2010–2013 | 2014–2017 | 2018–2019 | |
---|---|---|---|
Age 18+ | |||
All patients with ED visit for URI | 18,881 | 95,598 | 179,140 |
Number of patients with ED visits for URI with antibiotic ordering (%, 95% confidence interval) | 8,694 (46.1%; 45.3–46.8) | 27,001 (28.2%; 28.0–28.5)a | 38,327 (21.3%; 21.2–21.6) |
Age < 18 | |||
All patients with ED visit for URI | 70,499 | 244,563 | 333,714 |
Number of patients with ED visits for URI with antibiotic ordering (%, 95% confidence interval) | 13,377 (19.0%; 18.7–19.3) | 30,826 (12.6%; 12.5–12.7)b | 32,482 (9.7%; 9.7–9.9) |
Abbreviations: CI, confidence interval; ED, emergency department; NMHACS, National Hospital Ambulatory Medical Care Survey; URI, upper respiratory tract infection.
Comparable estimates based on NHAMCS data are 32.0 (95% CI: 22.0–43.5).
Comparable estimates based on NHAMCS data are 10.1 (95% CI: 7.4–13.9).
Note: Antibiotic usage was based on 1,861 RxNorm codes that code for antibiotics (noted in supplementary material).
Discussion
Cosmos is a rapidly growing EHR vendor-facilitated data collaboration that has accumulated data from over 60 million patients in under 2 years. The collaborative achieves a low barrier of entry for eligible healthcare facilities by leveraging existing clinical health information exchange infrastructure and data standards. Cosmos empowers customers with a user-friendly, flexible query building interface to generate new knowledge and insights.
Through several basic examples, we have shown how an intraplatform collaboration can potentially facilitate the evolution of institutions in their journey toward the goal of becoming learning healthcare systems. In mapping their data for submission to Cosmos, healthcare systems continue to standardize their data into common formats. Doing so allows for the meaningful aggregation of their data with other healthcare systems, and the ability to contrast their practices to those from other institutions. Such cross-institution data aggregation is a cornerstone of the success of other data collaboratives such as theNSQIPor the Mini-Sentinel initiative. In the case of NSQIP, the program lead to substantial improvements in surgical outcomes within the Veteran’s Association (VA) system, which lead to its rapid and international growth.40 With Mini-Sentinel, the volume of data needed to conduct certain analyses, such as assessing the risk of angioedema from different antihypertensive drugs, could only be realized with multi-institution aggregated health data.41 The current implementation of Cosmos is focused on data harmonization and aggregation, but the query and analytics tools are being rapidly evolved to promote similar initiatives.

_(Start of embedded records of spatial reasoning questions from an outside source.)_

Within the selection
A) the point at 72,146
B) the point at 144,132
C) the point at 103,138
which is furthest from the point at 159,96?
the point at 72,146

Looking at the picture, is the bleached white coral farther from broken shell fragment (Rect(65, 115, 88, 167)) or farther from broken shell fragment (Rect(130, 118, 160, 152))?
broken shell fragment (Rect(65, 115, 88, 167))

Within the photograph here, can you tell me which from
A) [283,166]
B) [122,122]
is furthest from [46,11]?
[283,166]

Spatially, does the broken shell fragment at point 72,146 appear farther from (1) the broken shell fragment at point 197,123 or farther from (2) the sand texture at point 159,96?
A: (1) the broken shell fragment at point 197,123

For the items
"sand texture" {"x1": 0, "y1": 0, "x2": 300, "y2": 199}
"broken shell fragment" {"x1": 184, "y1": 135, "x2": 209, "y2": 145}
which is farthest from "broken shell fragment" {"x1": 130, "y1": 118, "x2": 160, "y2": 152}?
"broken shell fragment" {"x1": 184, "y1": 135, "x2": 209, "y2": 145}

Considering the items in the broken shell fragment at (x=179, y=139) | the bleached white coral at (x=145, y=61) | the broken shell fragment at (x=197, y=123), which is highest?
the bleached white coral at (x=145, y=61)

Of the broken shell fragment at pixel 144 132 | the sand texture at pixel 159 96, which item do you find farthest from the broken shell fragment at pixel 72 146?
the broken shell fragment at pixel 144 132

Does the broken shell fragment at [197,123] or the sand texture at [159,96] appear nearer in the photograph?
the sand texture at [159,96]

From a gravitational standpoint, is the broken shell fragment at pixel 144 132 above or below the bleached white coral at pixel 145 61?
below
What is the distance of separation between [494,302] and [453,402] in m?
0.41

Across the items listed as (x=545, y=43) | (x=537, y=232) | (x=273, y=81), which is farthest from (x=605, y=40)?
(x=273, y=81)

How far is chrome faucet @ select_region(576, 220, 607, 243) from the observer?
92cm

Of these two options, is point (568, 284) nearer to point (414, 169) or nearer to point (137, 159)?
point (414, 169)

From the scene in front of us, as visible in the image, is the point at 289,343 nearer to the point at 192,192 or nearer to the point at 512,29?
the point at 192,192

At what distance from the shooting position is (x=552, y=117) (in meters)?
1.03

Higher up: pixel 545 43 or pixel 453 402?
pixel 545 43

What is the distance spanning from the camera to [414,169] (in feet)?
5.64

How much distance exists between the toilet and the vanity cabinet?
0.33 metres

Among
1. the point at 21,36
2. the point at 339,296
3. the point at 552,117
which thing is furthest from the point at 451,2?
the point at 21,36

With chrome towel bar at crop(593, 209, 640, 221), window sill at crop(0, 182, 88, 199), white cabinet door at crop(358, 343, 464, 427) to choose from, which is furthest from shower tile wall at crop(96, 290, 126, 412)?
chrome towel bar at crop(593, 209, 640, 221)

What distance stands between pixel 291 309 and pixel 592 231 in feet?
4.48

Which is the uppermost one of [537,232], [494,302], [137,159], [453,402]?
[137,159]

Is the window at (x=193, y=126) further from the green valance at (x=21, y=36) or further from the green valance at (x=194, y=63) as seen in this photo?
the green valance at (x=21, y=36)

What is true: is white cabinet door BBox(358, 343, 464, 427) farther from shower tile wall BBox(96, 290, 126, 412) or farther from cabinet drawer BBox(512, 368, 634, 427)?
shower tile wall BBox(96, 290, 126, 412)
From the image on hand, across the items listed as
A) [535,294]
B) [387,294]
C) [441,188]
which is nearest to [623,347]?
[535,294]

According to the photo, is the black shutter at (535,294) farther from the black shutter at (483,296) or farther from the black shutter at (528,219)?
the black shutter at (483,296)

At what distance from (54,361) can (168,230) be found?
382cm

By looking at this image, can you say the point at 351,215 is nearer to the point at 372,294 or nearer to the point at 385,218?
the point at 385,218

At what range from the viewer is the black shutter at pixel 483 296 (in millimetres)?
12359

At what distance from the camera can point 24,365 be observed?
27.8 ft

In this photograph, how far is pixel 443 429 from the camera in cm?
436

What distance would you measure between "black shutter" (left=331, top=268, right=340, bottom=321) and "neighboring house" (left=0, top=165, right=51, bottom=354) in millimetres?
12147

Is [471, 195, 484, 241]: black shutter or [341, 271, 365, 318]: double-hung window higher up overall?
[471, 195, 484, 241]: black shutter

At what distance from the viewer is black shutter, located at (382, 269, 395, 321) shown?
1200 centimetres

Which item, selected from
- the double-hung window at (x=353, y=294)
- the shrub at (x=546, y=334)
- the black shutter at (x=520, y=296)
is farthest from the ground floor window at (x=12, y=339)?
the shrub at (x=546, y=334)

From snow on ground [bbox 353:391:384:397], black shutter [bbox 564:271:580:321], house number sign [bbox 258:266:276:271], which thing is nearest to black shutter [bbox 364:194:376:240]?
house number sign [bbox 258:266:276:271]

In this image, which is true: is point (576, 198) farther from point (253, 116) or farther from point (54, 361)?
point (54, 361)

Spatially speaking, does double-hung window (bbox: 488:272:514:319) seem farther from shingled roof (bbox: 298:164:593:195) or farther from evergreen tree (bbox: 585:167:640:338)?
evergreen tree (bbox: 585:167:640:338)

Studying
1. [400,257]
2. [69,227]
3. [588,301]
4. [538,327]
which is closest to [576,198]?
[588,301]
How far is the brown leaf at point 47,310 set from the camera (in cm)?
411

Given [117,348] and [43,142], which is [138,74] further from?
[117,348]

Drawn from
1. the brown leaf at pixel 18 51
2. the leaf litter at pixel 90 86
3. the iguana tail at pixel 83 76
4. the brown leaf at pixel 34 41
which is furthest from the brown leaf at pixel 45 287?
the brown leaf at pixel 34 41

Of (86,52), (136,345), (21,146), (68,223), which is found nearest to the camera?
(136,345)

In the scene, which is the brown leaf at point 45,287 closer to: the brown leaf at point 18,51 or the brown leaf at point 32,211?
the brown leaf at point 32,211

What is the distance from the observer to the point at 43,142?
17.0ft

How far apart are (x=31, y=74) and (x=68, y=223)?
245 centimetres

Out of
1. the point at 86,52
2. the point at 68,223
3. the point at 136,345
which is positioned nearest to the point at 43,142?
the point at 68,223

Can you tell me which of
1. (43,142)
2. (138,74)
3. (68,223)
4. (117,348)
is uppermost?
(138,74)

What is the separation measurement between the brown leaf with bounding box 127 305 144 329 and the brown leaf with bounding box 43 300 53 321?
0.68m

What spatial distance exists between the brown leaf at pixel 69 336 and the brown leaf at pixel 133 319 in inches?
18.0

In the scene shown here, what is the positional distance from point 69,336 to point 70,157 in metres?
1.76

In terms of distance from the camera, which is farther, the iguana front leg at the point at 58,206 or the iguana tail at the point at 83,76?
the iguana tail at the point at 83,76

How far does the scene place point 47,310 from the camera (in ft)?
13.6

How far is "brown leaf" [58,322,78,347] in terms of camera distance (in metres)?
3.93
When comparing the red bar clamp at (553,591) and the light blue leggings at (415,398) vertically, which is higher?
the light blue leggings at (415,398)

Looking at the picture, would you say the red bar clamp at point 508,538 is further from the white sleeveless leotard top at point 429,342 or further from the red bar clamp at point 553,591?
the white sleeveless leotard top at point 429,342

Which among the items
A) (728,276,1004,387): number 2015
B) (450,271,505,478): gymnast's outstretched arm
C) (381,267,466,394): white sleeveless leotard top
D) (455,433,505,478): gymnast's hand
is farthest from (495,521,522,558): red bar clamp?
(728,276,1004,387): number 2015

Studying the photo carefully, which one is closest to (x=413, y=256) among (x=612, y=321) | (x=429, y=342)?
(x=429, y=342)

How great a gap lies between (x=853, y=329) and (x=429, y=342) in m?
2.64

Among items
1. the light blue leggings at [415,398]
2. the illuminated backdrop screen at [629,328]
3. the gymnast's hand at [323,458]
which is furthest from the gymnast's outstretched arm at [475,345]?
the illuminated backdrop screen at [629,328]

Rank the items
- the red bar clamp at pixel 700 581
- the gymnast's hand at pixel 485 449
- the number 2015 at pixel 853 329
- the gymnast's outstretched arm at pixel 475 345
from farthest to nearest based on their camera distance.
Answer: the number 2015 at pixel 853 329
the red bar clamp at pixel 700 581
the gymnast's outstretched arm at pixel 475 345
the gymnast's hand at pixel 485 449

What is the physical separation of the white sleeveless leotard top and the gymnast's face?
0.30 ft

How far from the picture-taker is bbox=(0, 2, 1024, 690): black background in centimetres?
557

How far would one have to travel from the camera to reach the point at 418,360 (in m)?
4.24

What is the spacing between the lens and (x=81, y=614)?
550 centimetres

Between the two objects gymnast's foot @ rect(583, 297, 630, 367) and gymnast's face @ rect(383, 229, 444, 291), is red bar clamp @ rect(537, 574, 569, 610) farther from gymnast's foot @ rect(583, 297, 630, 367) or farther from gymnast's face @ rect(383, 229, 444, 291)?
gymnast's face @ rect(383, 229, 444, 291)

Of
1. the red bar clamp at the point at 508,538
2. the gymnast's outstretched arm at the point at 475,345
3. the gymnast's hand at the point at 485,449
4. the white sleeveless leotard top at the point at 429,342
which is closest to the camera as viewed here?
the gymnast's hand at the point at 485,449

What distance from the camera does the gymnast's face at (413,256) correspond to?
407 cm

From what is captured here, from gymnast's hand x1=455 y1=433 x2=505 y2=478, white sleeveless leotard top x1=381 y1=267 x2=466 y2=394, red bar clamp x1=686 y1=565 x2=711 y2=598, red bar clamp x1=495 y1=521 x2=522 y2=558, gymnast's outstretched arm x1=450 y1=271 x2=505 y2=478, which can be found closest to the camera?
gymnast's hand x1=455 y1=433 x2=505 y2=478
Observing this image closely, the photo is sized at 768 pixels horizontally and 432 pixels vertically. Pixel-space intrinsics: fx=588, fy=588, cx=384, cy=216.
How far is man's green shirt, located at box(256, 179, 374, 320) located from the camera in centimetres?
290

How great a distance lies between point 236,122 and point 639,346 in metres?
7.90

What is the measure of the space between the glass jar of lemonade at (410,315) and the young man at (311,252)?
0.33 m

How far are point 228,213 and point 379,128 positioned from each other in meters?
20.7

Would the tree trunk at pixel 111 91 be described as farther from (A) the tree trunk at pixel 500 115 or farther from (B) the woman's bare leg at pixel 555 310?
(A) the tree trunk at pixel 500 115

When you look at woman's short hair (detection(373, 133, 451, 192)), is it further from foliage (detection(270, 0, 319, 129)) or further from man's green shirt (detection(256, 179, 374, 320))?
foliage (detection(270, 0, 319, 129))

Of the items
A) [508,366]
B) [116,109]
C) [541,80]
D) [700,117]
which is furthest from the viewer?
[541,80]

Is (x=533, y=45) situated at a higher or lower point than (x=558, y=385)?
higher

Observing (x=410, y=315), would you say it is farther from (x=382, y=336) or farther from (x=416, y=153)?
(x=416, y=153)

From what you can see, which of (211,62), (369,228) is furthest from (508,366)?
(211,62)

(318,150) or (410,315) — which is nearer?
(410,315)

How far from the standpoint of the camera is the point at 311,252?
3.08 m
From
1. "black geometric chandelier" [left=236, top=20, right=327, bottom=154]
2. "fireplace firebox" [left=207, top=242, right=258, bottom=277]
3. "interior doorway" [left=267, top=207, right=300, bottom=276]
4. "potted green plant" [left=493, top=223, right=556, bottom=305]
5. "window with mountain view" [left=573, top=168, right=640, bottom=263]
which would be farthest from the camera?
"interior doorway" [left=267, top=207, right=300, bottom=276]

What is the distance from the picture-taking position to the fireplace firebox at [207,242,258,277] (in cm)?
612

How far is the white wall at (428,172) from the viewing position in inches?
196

The use cases presented serve to further broad initiatives such as chronic disease surveillance, syndromic surveillance, immunization adherence, and adverse event reporting and health services research. While many more advanced queries and research questions are possible, we elected to demonstrate simple queries with historical precedent as a proof of concept to focus our discussion on the collaboration itself. The queries presented can be modified or extrapolated to generate new insights necessary for learning healthcare systems to evolve. Chronic diseases surveillance can encompass myriad conditions beyond asthma or obesity. Vaccination adherence and adverse event monitoring can be extended to novel vaccines and vaccine formulations. Health disparities can be revealed and monitored, as demonstrated in our HPV vaccine example. Newoutbreaks, such as COVID-19, can be assessed nationwide. Finally, healthcare systems or even national organizations can implement practice changing education and processes that can be monitored at a national level, as suggested by antibiotic utilization in URIs example. Most of the use cases presented benefit from a greater power and generalizability achieved with larger datasets comprised of pooled data from different sources. The MMRV case use, for instance, measures a rare event that may not be easily captured a using one institution’s experience. The SARS-CoV-2 case also highlights interregional analyses that could not otherwise be done without multiregional collaboration.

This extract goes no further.